§ **Records for this task**
☆ ☆ ☆ ☆ ☆ ☆ ☆

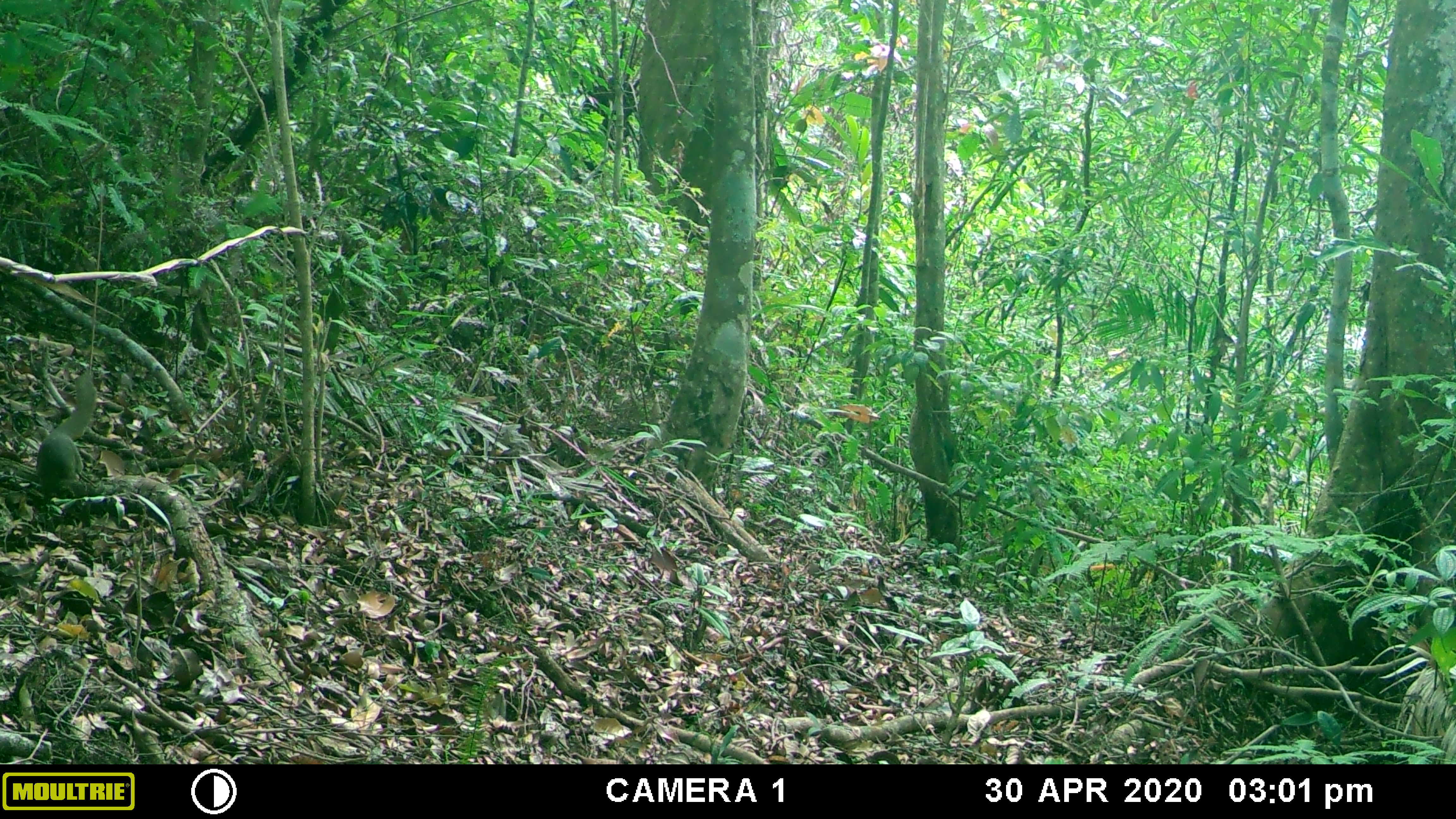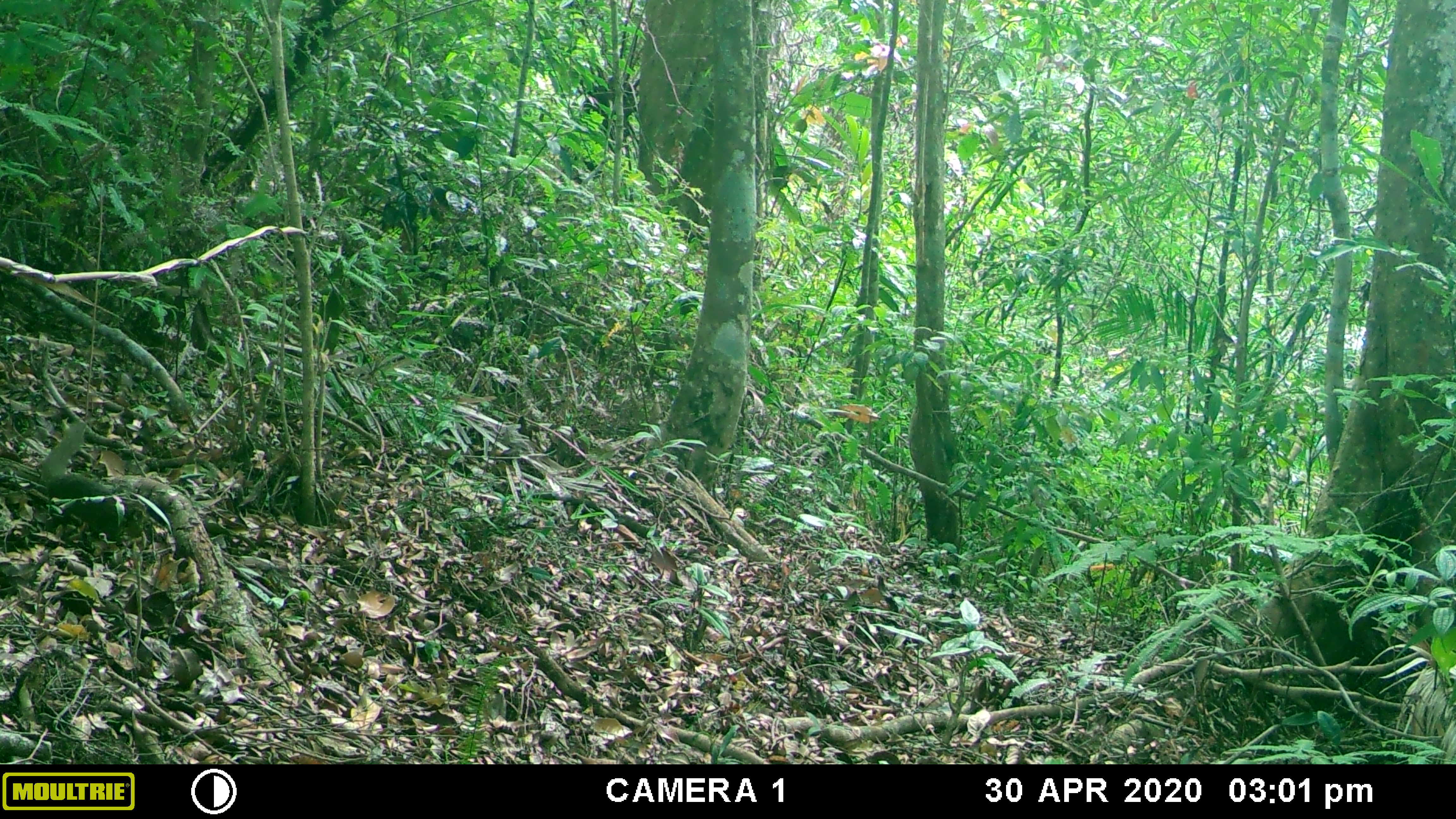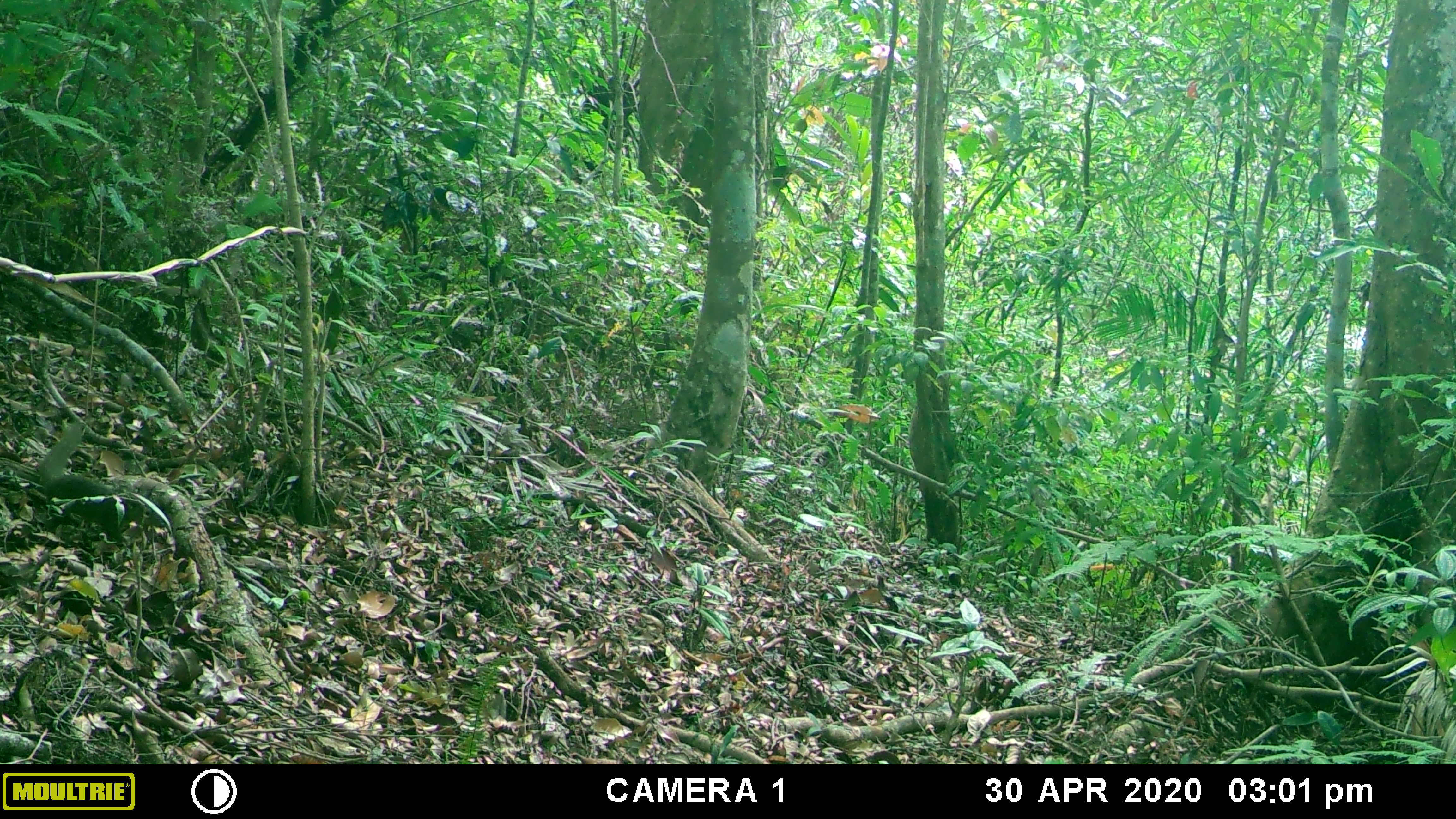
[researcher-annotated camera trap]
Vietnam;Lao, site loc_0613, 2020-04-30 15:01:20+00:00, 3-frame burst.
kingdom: Animalia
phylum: Chordata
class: Mammalia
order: Scandentia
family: Tupaiidae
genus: Tupaia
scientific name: Tupaia belangeri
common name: northern treeshrew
Northern treeshrew (Tupaia belangeri). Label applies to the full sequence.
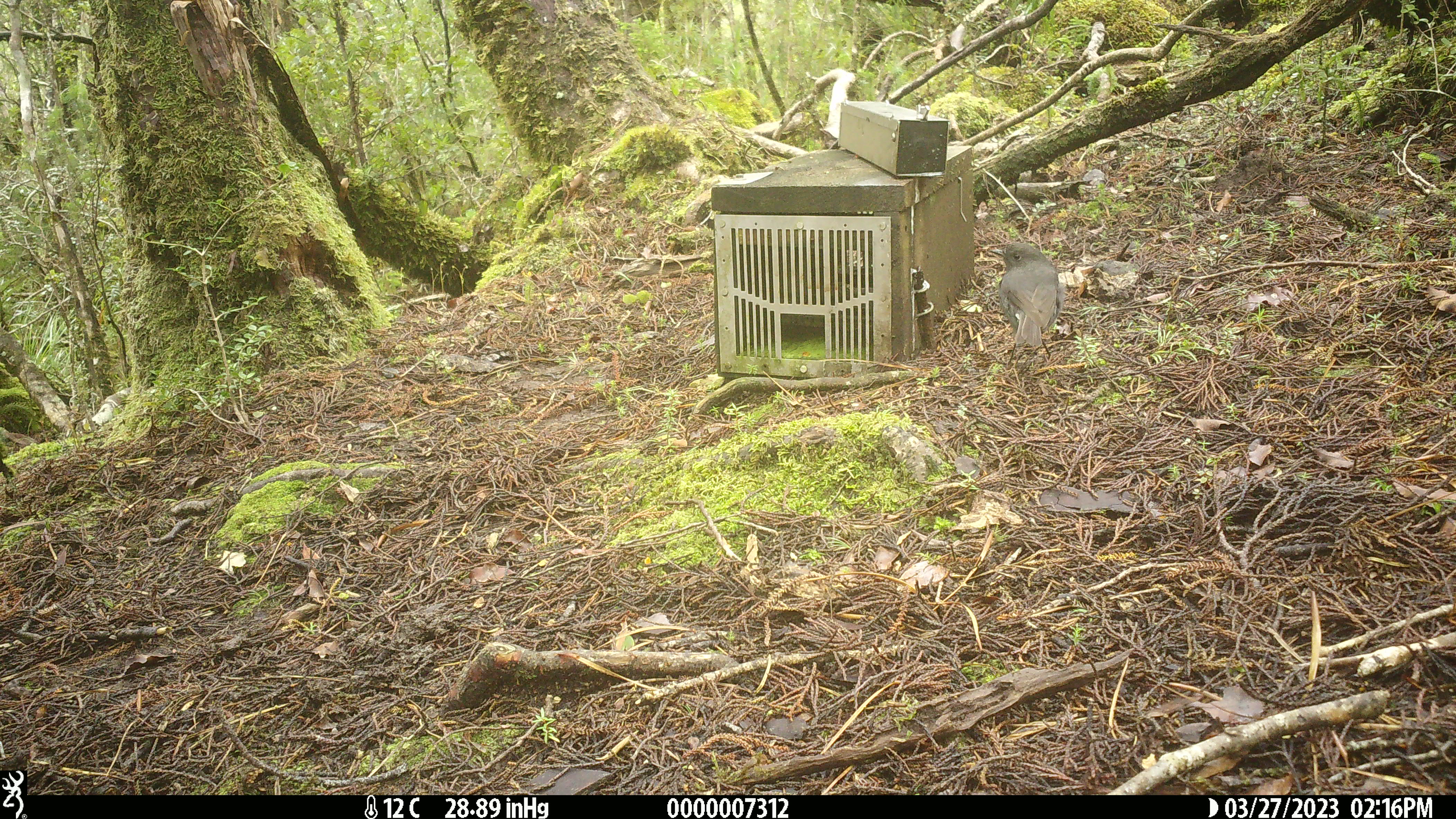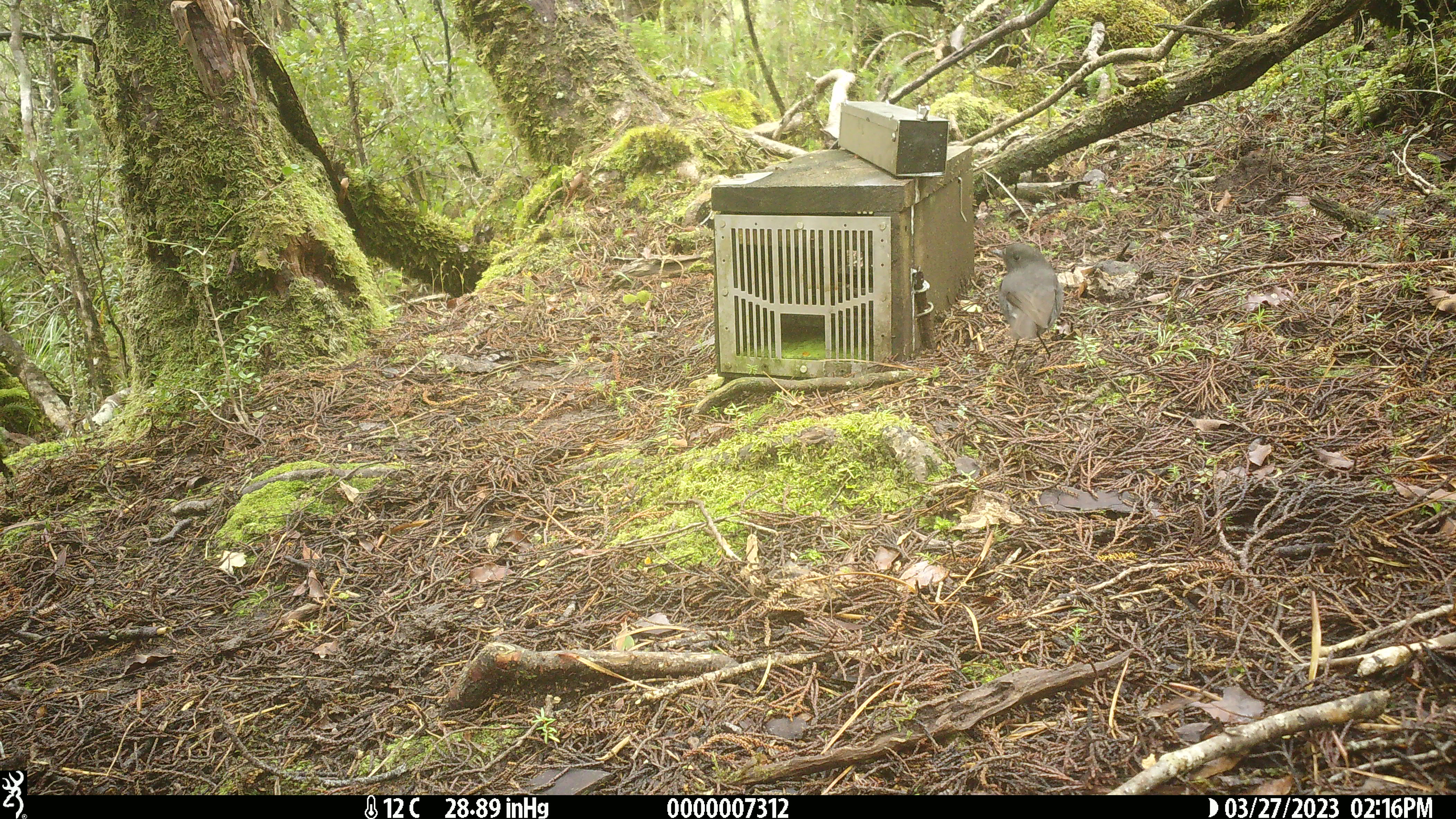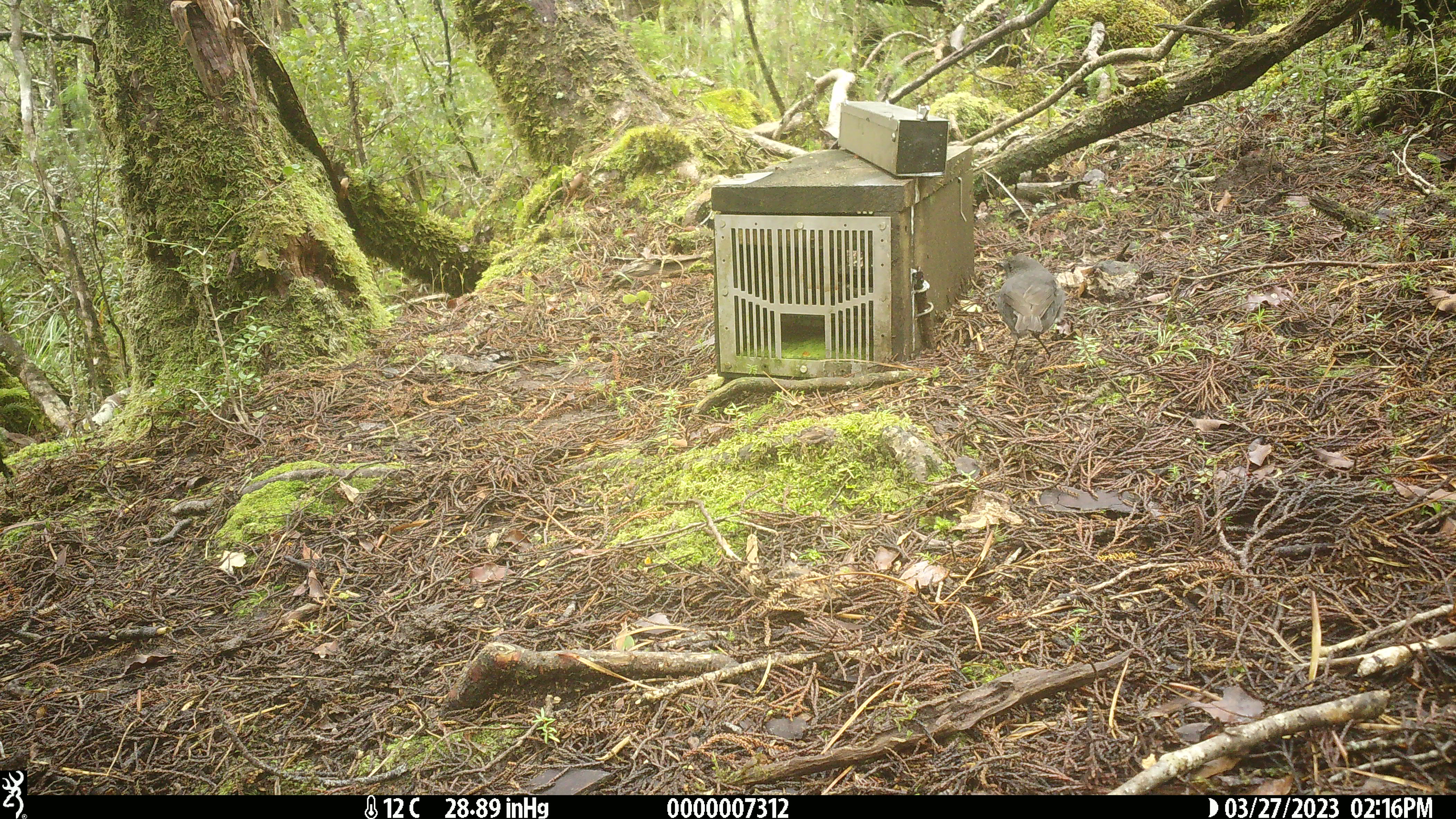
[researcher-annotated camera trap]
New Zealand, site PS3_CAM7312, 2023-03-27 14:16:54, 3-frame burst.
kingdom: Animalia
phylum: Chordata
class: Aves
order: Passeriformes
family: Petroicidae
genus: Petroica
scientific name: Petroica australis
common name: new zealand robin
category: robin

☆ ☆ ☆ ☆ ☆ ☆ ☆

§ **Task to carry out**
Please show every line of the records that holds the word "burst".

§ **Completed task**
Vietnam;Lao, site loc_0613, 2020-04-30 15:01:20+00:00, 3-frame burst.
New Zealand, site PS3_CAM7312, 2023-03-27 14:16:54, 3-frame burst.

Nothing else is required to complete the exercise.